Victorian and Edwardian flooring in Sidcup
Stair runners suit period Sidcup homes best — carpet down the centre, stained sides showing at the edges, brass rods or invisible clips at each riser. We do this a lot around DA14/DA15.
What victorian property flooring in Sidcup actually involves
Stair runners suit period Sidcup homes best — carpet down the centre, stained sides showing at the edges, brass rods or invisible clips at each riser. We do this a lot around DA14/DA15.
1930s pine boards over joists — usually need a 6mm ply overlay before LVT or vinyl.
- Original floorboards protected, screwed down where squeaky
- 6mm ply overlay before LVT so plank joins don't telegraph
- Stripe runners and brass rods on Victorian stair flights
- Sympathetic transitions where flooring meets tiled hallways
Three things that decide a lvt fit in Sidcup
- Subfloor flatness
LVT shows every bump — 1930s bay-fronted semis subfloors in Sidcup almost always need ply or self-levelling screed first.
- Door undercut
We trim doors on the day so they swing cleanly over glue-down LVT — no scraping, no callbacks.
- Pattern direction
Plank run follows the longest sightline; in narrow Sidcup hallways that means front-door to kitchen.
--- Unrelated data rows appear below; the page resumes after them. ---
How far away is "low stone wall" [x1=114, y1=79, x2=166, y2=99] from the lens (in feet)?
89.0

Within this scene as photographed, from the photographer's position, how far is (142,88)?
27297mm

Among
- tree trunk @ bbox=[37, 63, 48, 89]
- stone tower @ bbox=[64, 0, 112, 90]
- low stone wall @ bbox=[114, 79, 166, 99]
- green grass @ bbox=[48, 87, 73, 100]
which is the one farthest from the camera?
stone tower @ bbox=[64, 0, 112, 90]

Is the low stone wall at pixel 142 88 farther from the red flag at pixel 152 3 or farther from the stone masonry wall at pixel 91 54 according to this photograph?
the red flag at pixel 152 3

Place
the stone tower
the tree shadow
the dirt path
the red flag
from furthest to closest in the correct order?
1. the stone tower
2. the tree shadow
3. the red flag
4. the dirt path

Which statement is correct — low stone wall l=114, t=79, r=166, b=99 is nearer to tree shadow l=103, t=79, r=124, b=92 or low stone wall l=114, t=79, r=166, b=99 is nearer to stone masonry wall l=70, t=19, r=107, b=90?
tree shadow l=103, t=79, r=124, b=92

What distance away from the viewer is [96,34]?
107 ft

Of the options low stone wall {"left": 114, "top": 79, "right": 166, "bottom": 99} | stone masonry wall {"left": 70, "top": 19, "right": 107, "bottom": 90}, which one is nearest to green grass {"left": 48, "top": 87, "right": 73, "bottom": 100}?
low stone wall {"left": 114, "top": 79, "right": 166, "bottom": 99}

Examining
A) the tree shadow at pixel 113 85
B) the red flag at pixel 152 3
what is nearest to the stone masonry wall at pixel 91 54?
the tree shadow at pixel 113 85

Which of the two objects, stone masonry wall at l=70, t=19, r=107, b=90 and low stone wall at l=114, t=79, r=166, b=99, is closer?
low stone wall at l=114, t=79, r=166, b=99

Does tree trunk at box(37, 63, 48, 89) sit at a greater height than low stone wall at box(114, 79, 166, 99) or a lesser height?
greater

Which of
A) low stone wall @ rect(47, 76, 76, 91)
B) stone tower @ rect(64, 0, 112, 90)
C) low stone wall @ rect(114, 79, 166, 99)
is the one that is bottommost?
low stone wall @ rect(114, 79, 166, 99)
"Victorian terrace in Sidcup Hill — stair runner with brass rods, and the original boards are still there underneath." — Sidcup customer
Recap — period property fits across DA14/DA15 from £40/m², including full subfloor prep.
Postcodes: DA14/DA15 · Routes: the A20 · Common build: 1930s bay-fronted semis.
Covering Sidcup Hill, Halfway Street, New Eltham border.
Victorian Property Flooring jobs we've finished nearby



Victorian Property Flooring in Sidcup — common questions
Ply overlay (6mm marine ply, screwed) hides most subfloor variation. If a joist is failing we'll flag it — we don't hide structural issues under a new floor.
Regularly. Standard is a 27" wool runner with brass rods; we also do fully bound edges if you want a bolder line.
Yes — we cut a bespoke oak or brass threshold to sit flush with the tile edge. It looks intentional, not patched.
No — we screw squeaky boards, we don't remove them. If you ever want to expose them again, everything we lay comes back up without harming the pine.